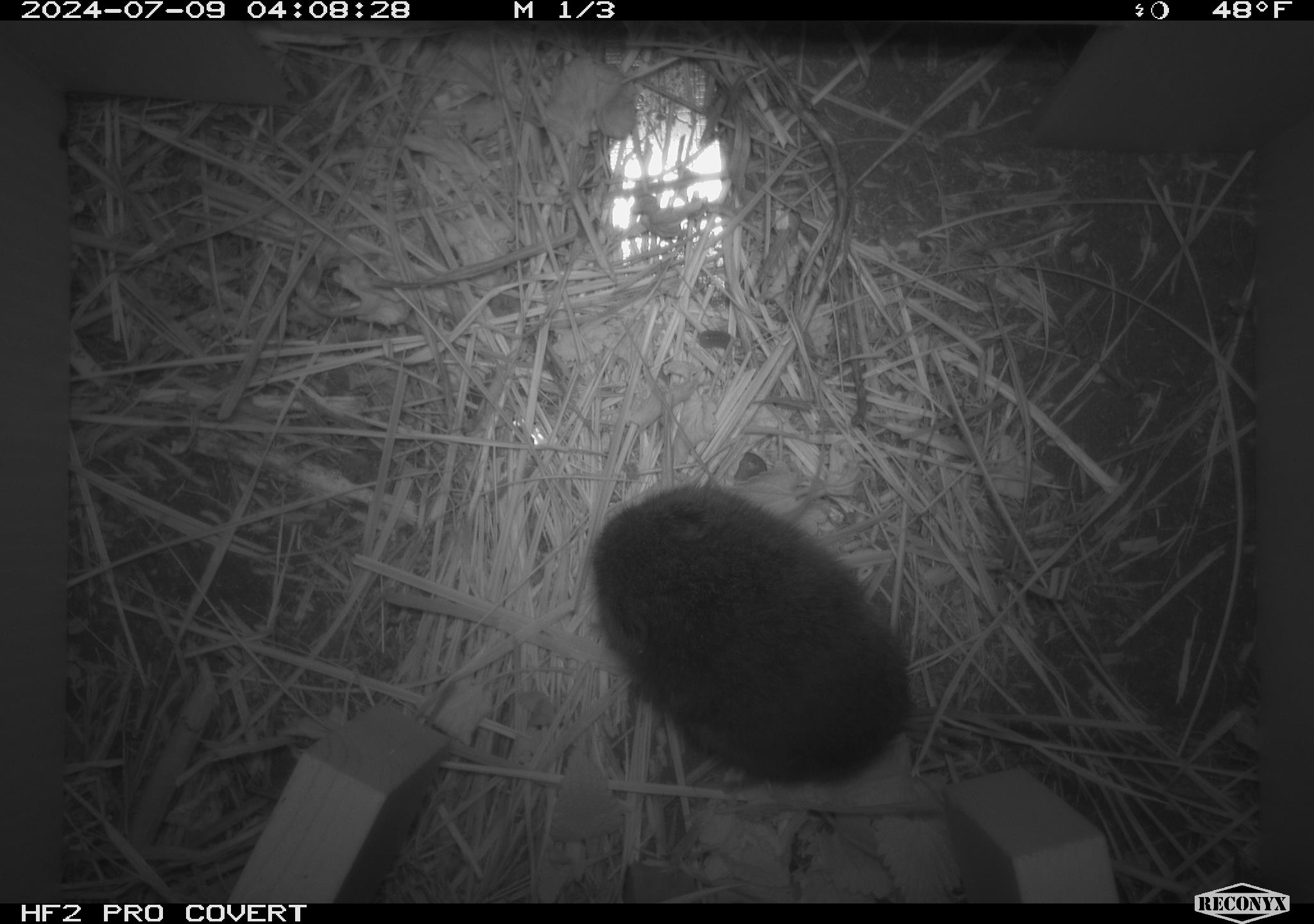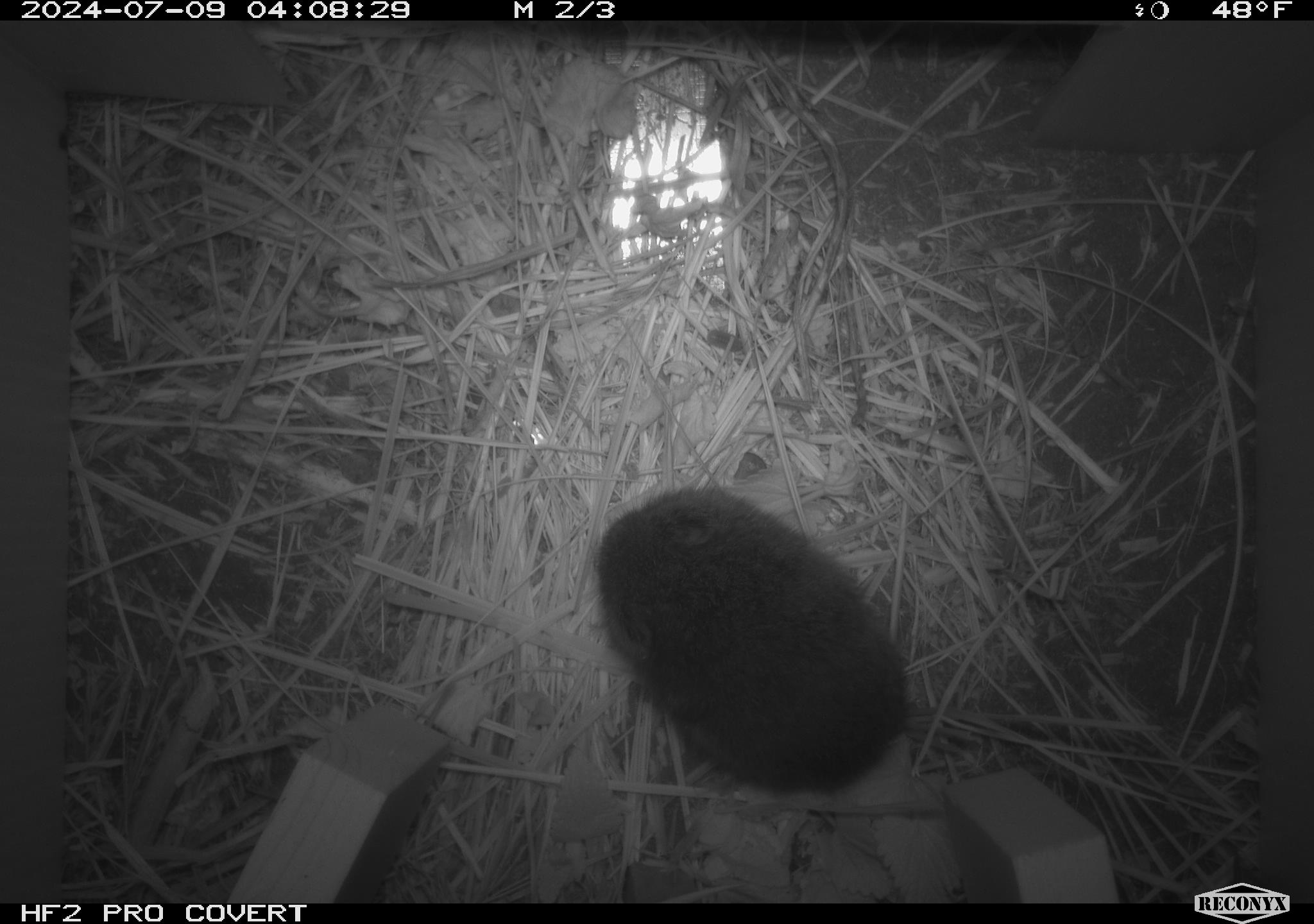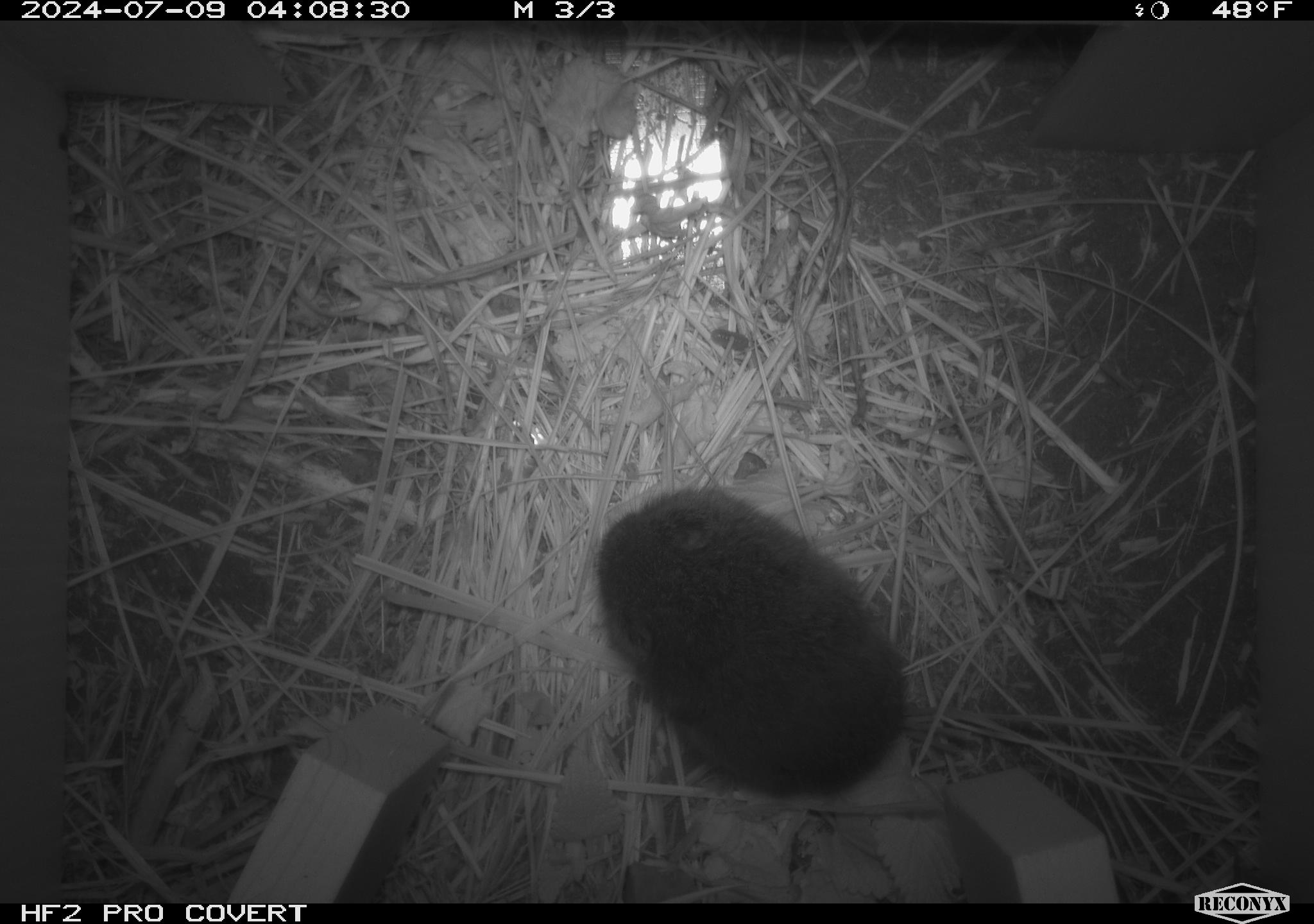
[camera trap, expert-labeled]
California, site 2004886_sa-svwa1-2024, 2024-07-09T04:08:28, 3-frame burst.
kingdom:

§ **TASK DETAILS**: All lines from the one containing "2024-07-09T04:08:28, 3-frame burst." to the end of the data above are to be set down exactly; no others belong in the answer.

§ **RESULT OF THE TASK**:
California, site 2004886_sa-svwa1-2024, 2024-07-09T04:08:28, 3-frame burst.
kingdom:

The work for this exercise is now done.